BOSTON — The Boston Symphony Orchestra kicks off its season this weekend with five new musicians, but still no music director.
James Levine stepped down in March 2011, making this is the orchestra’s second season without its own maestro.
BSO managing director Mark Volpe said the search for Levine’s replacement is intensifying. “There is a certain need or pressure, if you will, to move this process along,” he explained. “I think we feel it — and frankly it’s for the audience — but it’s also for the orchestra.
“A baseball team needs a manager, but I won’t go any further in terms of a baseball analogy because that’s a bad choice in this town right now!” he said with a laugh.
Volpe also explained how he programmed this season with artistic administrator Tony Fogg and musicians from the orchestra’s advisory committee. “There were certain conductors they’re interested in hearing in the context of a search,” he said. Contenders, as it were.
In the coming months a mix of senior and younger guest conductors will take the podium at Symphony Hall — 18 in all — including BSO assistant conductor Marcelo Lehninger.
Volpe confirmed that if all goes as planned one of the visitors will be the orchestra’s next maestro. “Yes, I think it’s safe to say that,” he replied, then qualified, “without a name!”
That highly anticipated name should come out by March or April, Volpe hopes.

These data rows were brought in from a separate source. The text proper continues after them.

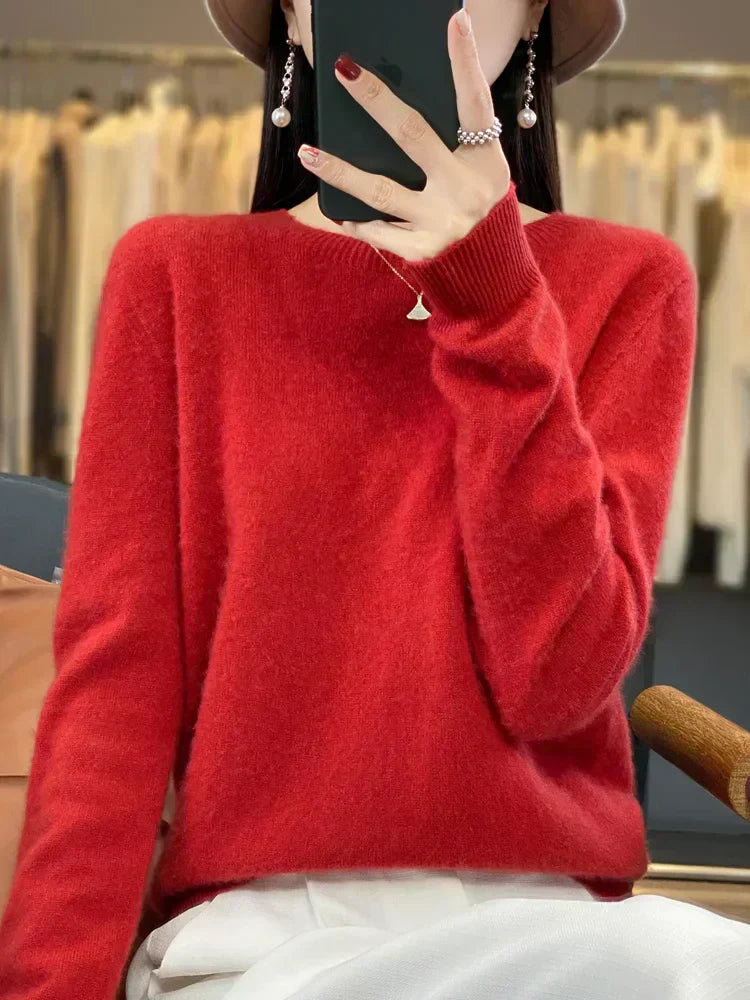Cozy Women's Merino Wool Crew Neck Winter Sweater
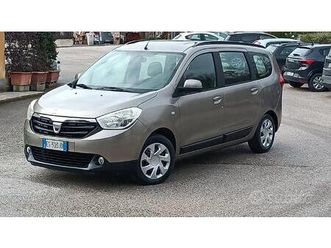 dacia lodgy 1.6 benzina/metano km 142.500 pari al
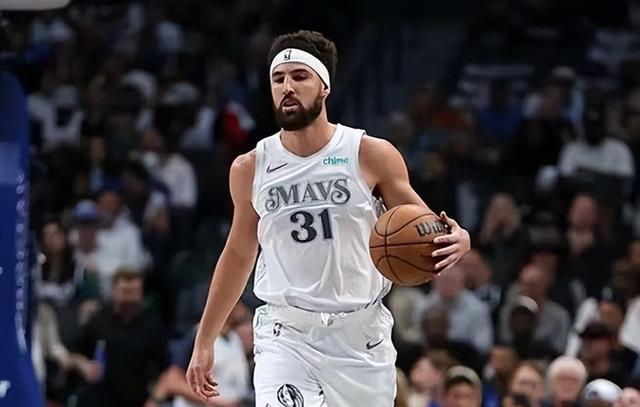 达拉斯独行侠关键时刻单刀错失，志在欧篮联名次提升，管理层满意，年轻球员得到机会的简单介绍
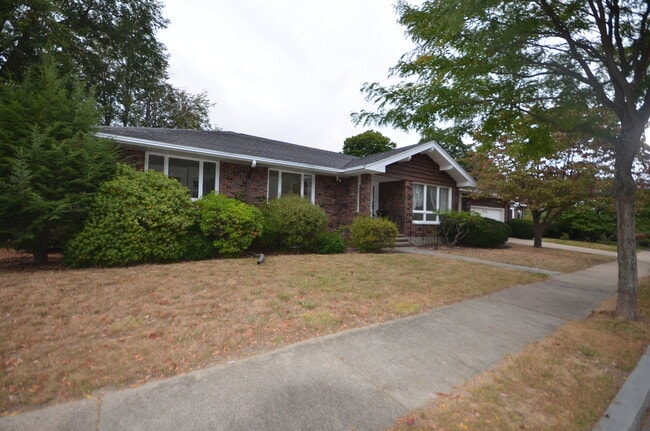 Building Photo - 20 Mossdale Rd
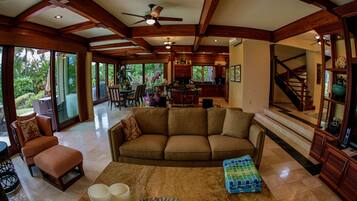 House, 3 Bedrooms | Living area | DVD player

The season’s five new musicians are violist Wesley Collins, bass trombonist James Markey, third horn Michael Winter and percussionists Kyle Brightwell and Matthew McKay
Saturday’s all-Beethoven opening night show is sold out and will be led not by a conductor, per se, but by violinist Itzhak Perlman.
Last year Anne Sophie Mutter play-conducted works by Mozart. Going ”maestro-less” in both cases is seen as symbolic, according to Volpe, but it also gives the BSO musicians a chance to shine. This season the players are also being highlighted in programs they’ve designed, as well as in marketing campaigns.
Next year Volpe predicts the organization will most definitely have a different poster boy (or girl?) — one who wields a baton.